Young people also volunteered strongly for religious groups, and almost half volunteered at least once a week. Most also stuck to one organisation. This points to an important point about youth volunteers—one of the reasons they volunteer is to be with friends, which means they are often influenced to volunteer by their peer groups.

So how do groups encourage young people to volunteer? Recent research by Volunteering Tasmaniafound that young people value skill development and like to feel they are genuinely making a contribution, but that there were some important practical factors that helped them engage.

Young people needed roles that reflected their lifestyles, which generally could not accommodate regular commitments, and they often found transport a problem. The research also found that most groups didn’t use social media platforms like Facebook enough—the younger generation looks first and foremost at the web to gain information and communicate, and any organisation serious about attracting young volunteers needs to connect with them there.

Offline, young people are very engaged with their peers, so having young volunteer ambassadors and making personal approaches through peer networks, schools and families was also essential—backed by a strong web presence, a short and easy application process and a personal point of contact within the organisation.

Once engaged in volunteering, the research also found that young people overwhelmingly felt that they would continue to volunteer in later years, so engaging volunteers positively while they are young paves the way for an ongoing ‘volunteering habit’.

Perhaps the question is not whether young people want to volunteer, but whether organisations are doing the right things to facilitate young people’s volunteering.

Unpaid does not mean unprofessional

It’s all too easy to judge a person’s ‘worth’ by the fee or the salary they command, and to make assumptions about what their pay says about their professional skills or talents.

Unfortunately this means that volunteers can often be perceived as lacking in all sorts of areas – lacking in skills, in experience, professionalism and even basic value beyond being a ‘pair of hands’.

But consider this: statistics show that people in full or part time work are more likely to volunteer than those who are not.

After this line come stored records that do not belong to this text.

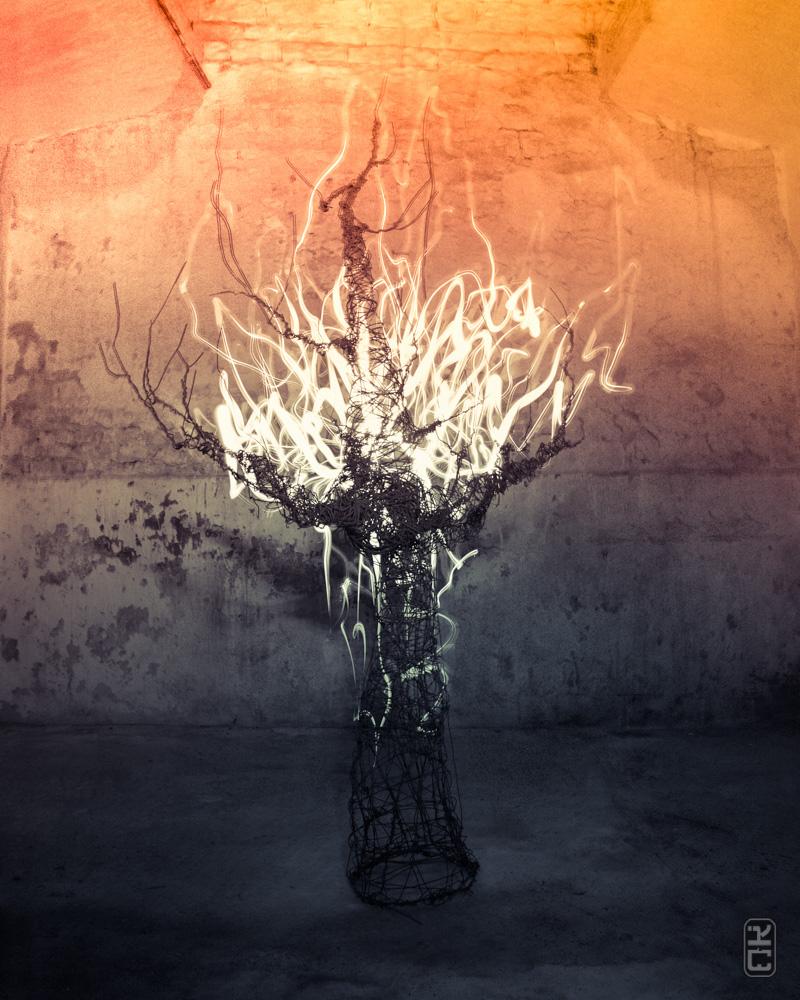 Light painting tree...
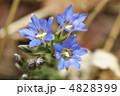 ハルリンドウ 春竜胆 リンドウの写真 4828399
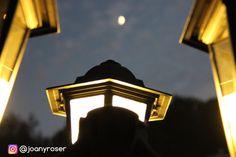 🌙 Cuando un dedo apunta a la luna, el necio mira el dedo.-Proverbio chino 🌙 💚 Buenas noches desde nuestro jardín Instagramers, mañana más 💚 #luna #landscape #night #noche #fotografia #jardin #green #garden #goodnight #buenasnoches #instanight #instanature #naturaleza #canon #reflex #foto #photo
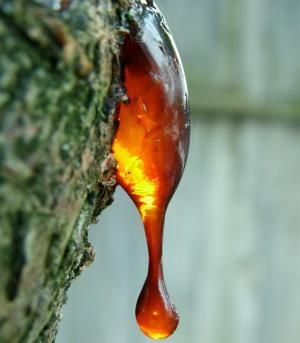 myrrh resin - pic via Pinterest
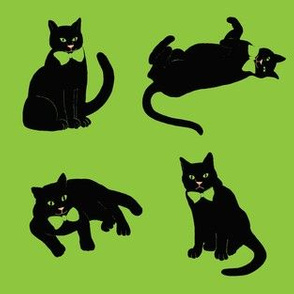 Halloween Black cats on green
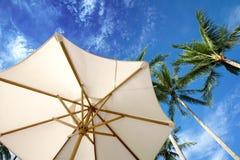 againstblue palmowi parasol nieb drzewa Obraz Royalty Free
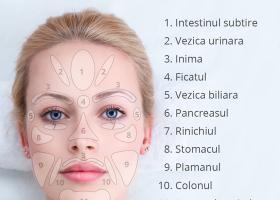 Cele 11 zone reflexogene de la nivelul fetei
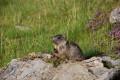 Marmottons vers le Col des Chevrettes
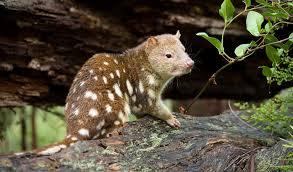 www new new england national park nsw national parks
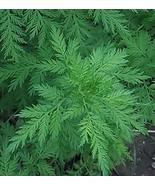 Chinese medicinal herb wormwood seeds, Family Artemisia annua Seeds 200pcs - $8.91
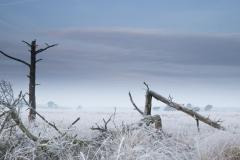 Kalmthoutste heide - winter - 25 (1 van 1) verkleind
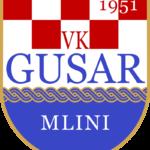 Redovna skupština V.K. Gusar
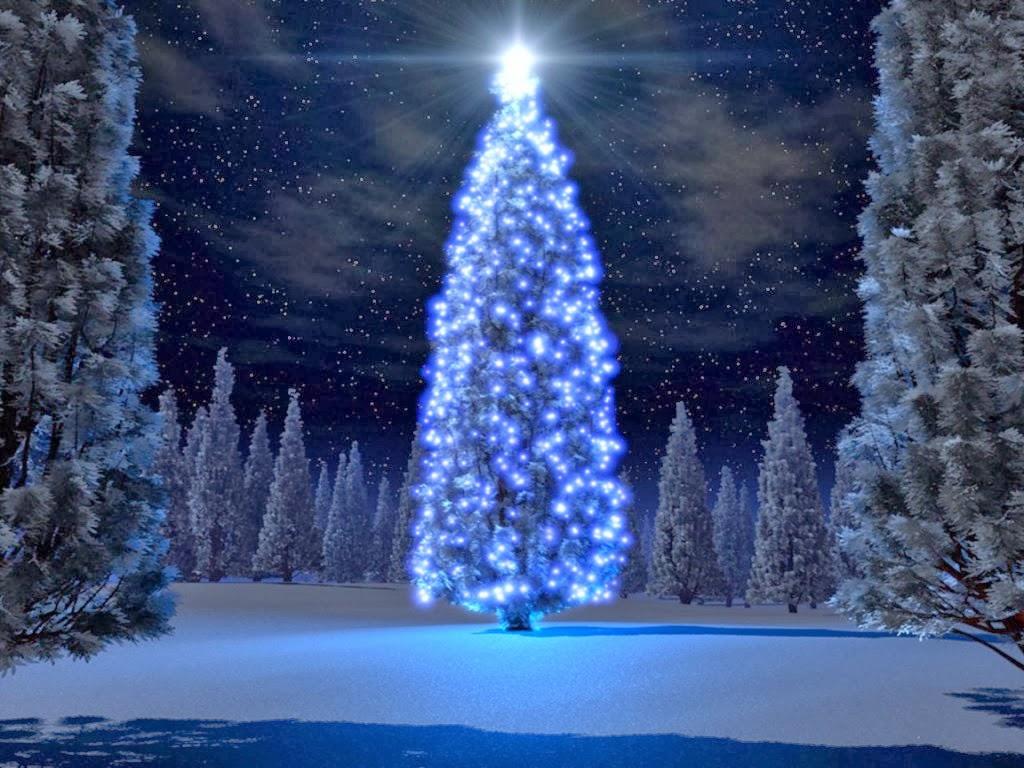 Rbol de navidad o abeto navide o amor reflexi n humor - Cuento del arbol de navidad ...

People in middle age have higher rates of volunteering than other age groups.

Translated, this means that volunteers are often mature, employed people – people with plenty of professional skills and experiences to offer. The reasons most people give for volunteering—to make a difference to their community and feel a sense of purpose—also suggest a strong motivation to share those skills.

Added to that, many people volunteer in order to gain new skills and experiences. A volunteer program that trains its participants well (with or without a formal qualification) is more successful not simply because the volunteers ‘do what they’re supposed to do’, but because the volunteers can deliver a highly professional service.

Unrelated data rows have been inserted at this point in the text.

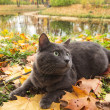 Russian blue cat outdoor — Stockfoto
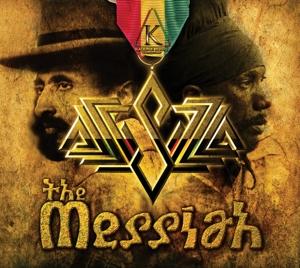 The Messiah - Sizzla - Musik - OP VICIOUS POP - 0054645198127 - June 28, 2013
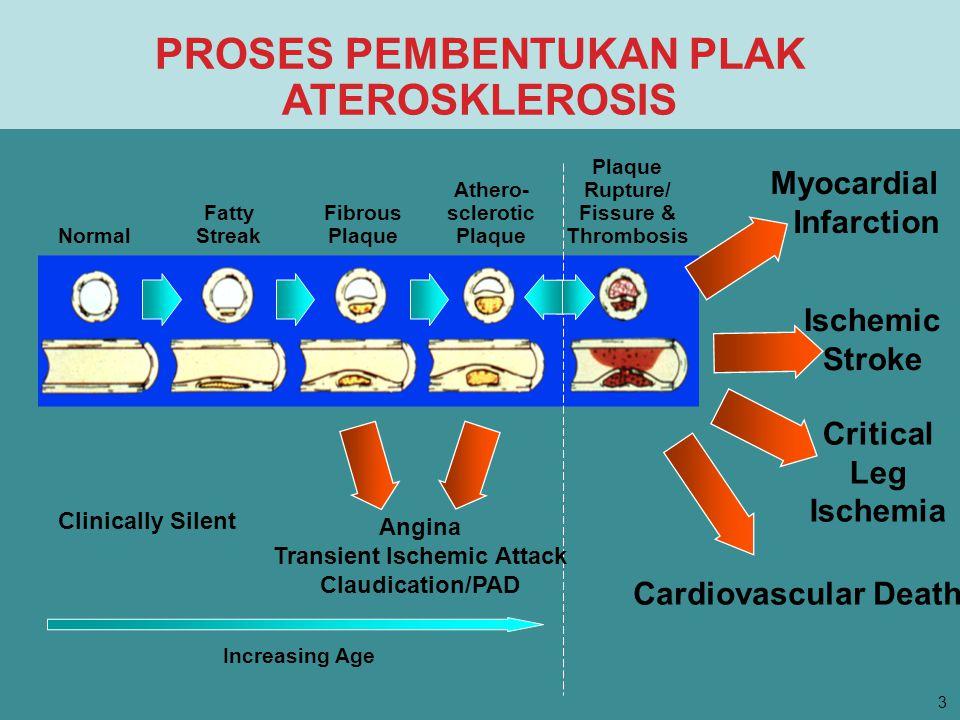 PROSES PEMBENTUKAN PLAK ATEROSKLEROSIS Normal Fatty Streak Fibrous Plaque Athero- sclerotic Plaque Plaque Rupture/ Fissure & Thrombosis Myocardial Inf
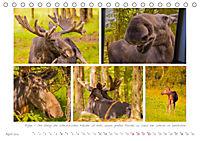 Sehnsucht Schweden - Elche, Natur und Urlaubsträume (Tischkalender 2019 DIN A5 quer) - Produktdetailbild 4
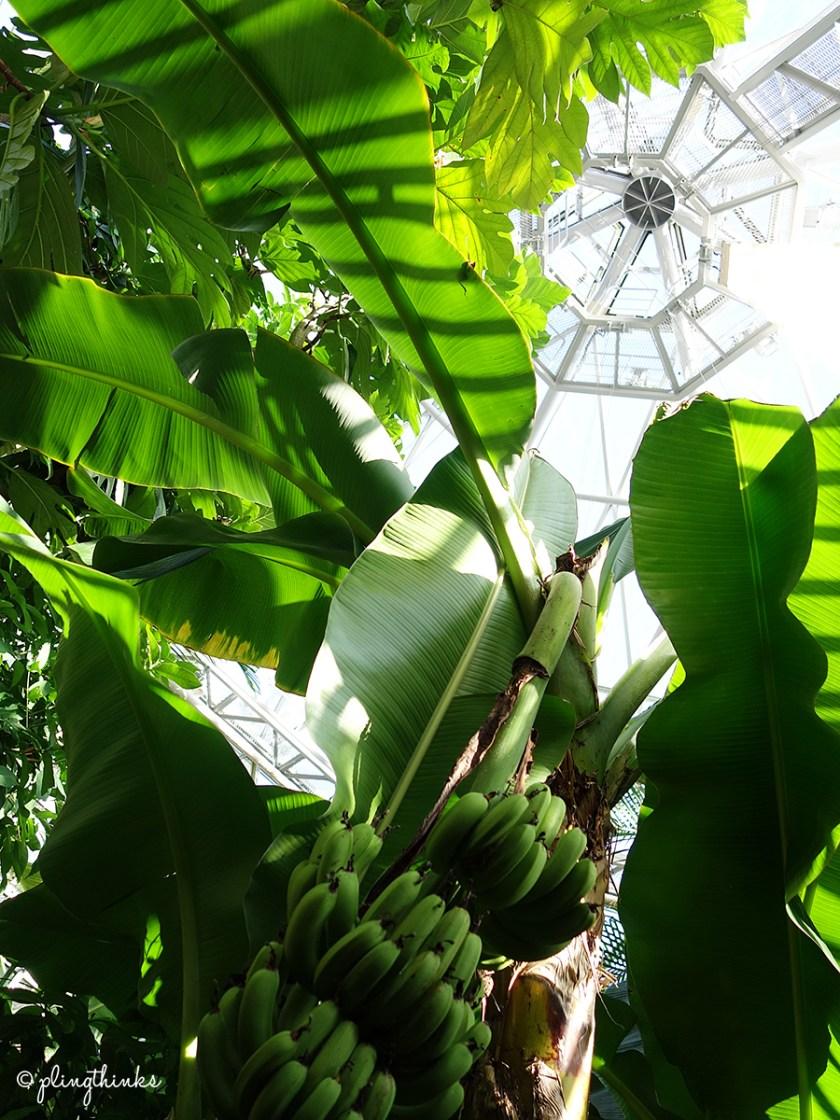 Nunobiki Herb Gardens Kobe - Tropical Forest Glasshouse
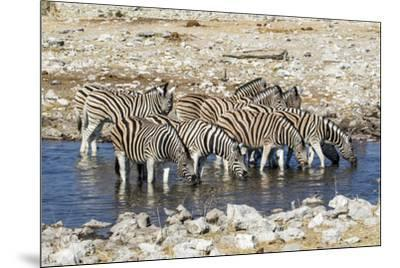 Africa, Namibia, Etosha National Park, Zebras at the Watering Hole-Hollice Looney-Mounted Photographic Print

A professional, well-organised and well-trained volunteer force is not just essential to the success of the event, it is also deeply satisfying for the volunteers themselves and of enormous value to the organisers, who can look forward to continued high engagement from skilled and enthusiastic volunteers.

Volunteers genuinely want to share their knowledge and skills, and also want to help organisers to make their events successful. So it’s also very important to communicate with volunteers, recognise their efforts and provide ways that they can feed back their experiences. Being heard is also a win-win for the volunteer and the organiser, because the volunteer feels that their experience and insights are valued, and the organiser of course can get the benefits of those insights by using them to improve future events.

Great volunteer programs don’t just deliver great events, they also develop, employ and reward the professionalism of the volunteers.

Volunteering may not be a traditional economic exchange of money for labour, but it is nonetheless a value exchange—volunteers give their valuable skills and time, and in exchange they deserve positive experiences, recognition and personal reward.